Why is this Research so important? Pancreatic cancer is the second most common cause of cancer death in North America. Surgery is the only hope for cure. Unfortunately, most patients with pancreatic cancer are not candidates for surgery. Their disease is unresectable. This research involves testing a new and promising treatment for unresectable pancreatic cancer: irreversible electroporation (IRE). With IRE, a large electrical voltage is delivered to the tumor, which kills tumor cells by punching holes in the tumor cells (without causing collateral damage to normal cells).
What problem will this solve? Some patients who are not candidates for surgery still have localized disease. That is, the disease is still in one discreet area (and not spread to distant sites in the body). Until now, chemotherapy represents the only treatment option for those patients. Chemotherapy is not particularly effective for pancreatic cancer, and it is toxic. IRE represents a new and exciting treatment option.

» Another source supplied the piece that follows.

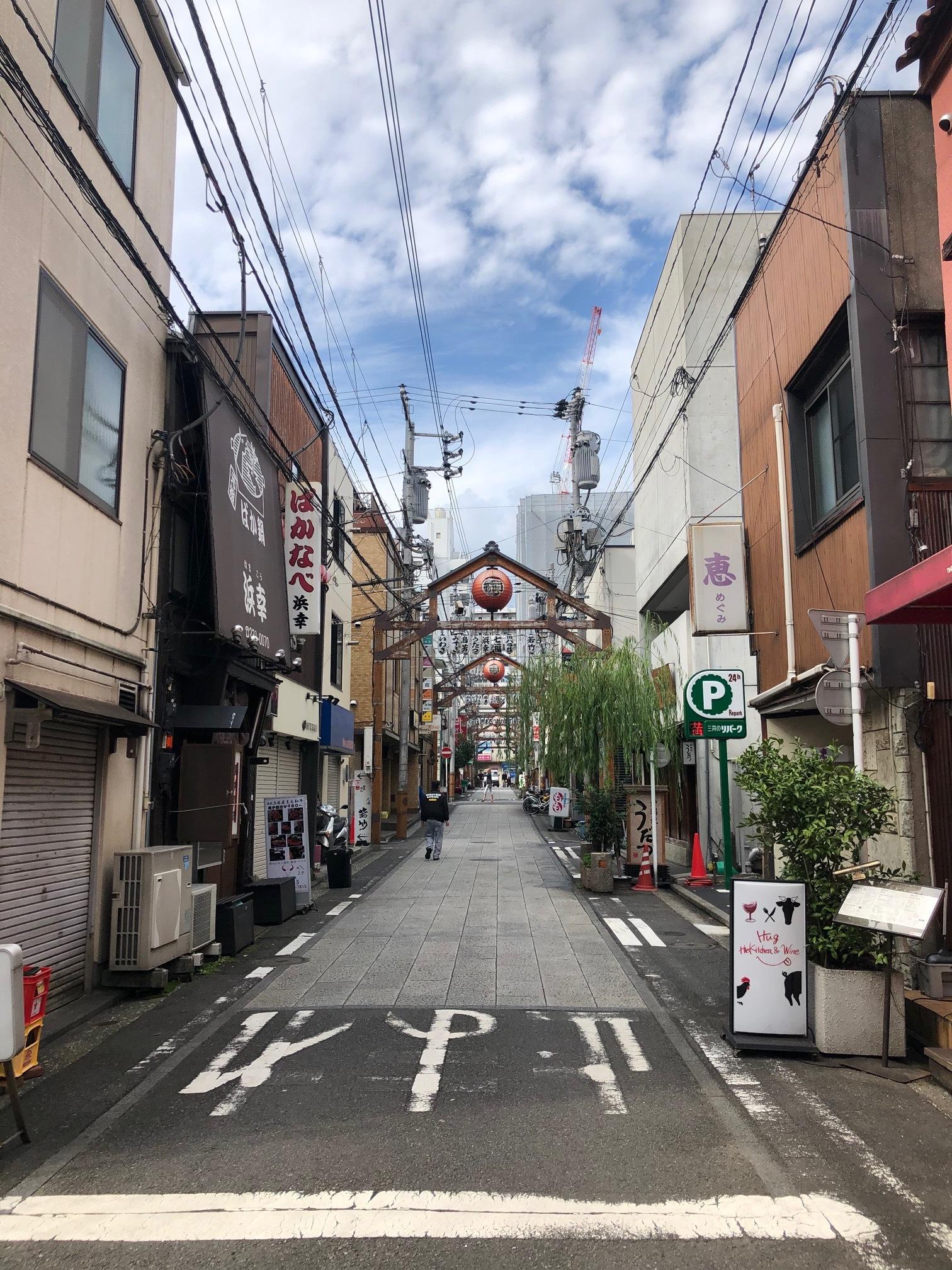 Yokohama.jpeg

What impact could it have? Initial studies suggest that IRE is well tolerated and patients who received IRE appear to survive longer that what would be expected with chemotherapy. Funding this research would make IRE available to Albertans.
How would this take the project to the next level? If our experience confirms that IRE is safe and that outcomes are better than chemotherapy, then we can make a case to make IRE more widely available. In addition, if our experience is favourable, then we would evaluate treating other cancer types with IRE.
What is unique about this research? In this project, we are evaluating a new technology that is completely unique in comparison to all other treatments of pancreatic cancer. Not only are we evaluating the clinical outcomes related to IRE; we are also investigating the mechanism of how IRE works, and we are studying whether there is any potential to combine IRE with other treatments that we already have available.
What will happen or not happen if you don’t move forward with this research? At the present time, IRE is unavailable to patients in Alberta. Some individuals have traveled long distances and spent large amounts of money to access IRE. Without funding, it will continue to be unavailable, and patients with unresectable pancreatic cancer will receive the more standard chemotherapy.
Dr. Bathe graduated from the University of Calgary Medical School and went on to do his General Surgery residency at the University of British Columbia. He then did postgraduate Fellowship training at the University of Miami, Florida in Surgical Oncology.
He has recently returned to the University of Calgary and is at the Foothills Medical Centre and the Tom Baker Cancer Centre. His areas of clinical interest have evolved around Surgical Oncology with the special interest in tumors of the liver, pancreas and the upper GI tract. Dr. Bathe currently splits his time between clinical practice and basic science research.
He is developing a model for adoptive immunotherapy for cancer. He has other interests looking at the role of neoadjuvant chemotherapy for resectable liver metastases and the role of enteral nutrition following Whipples procedures.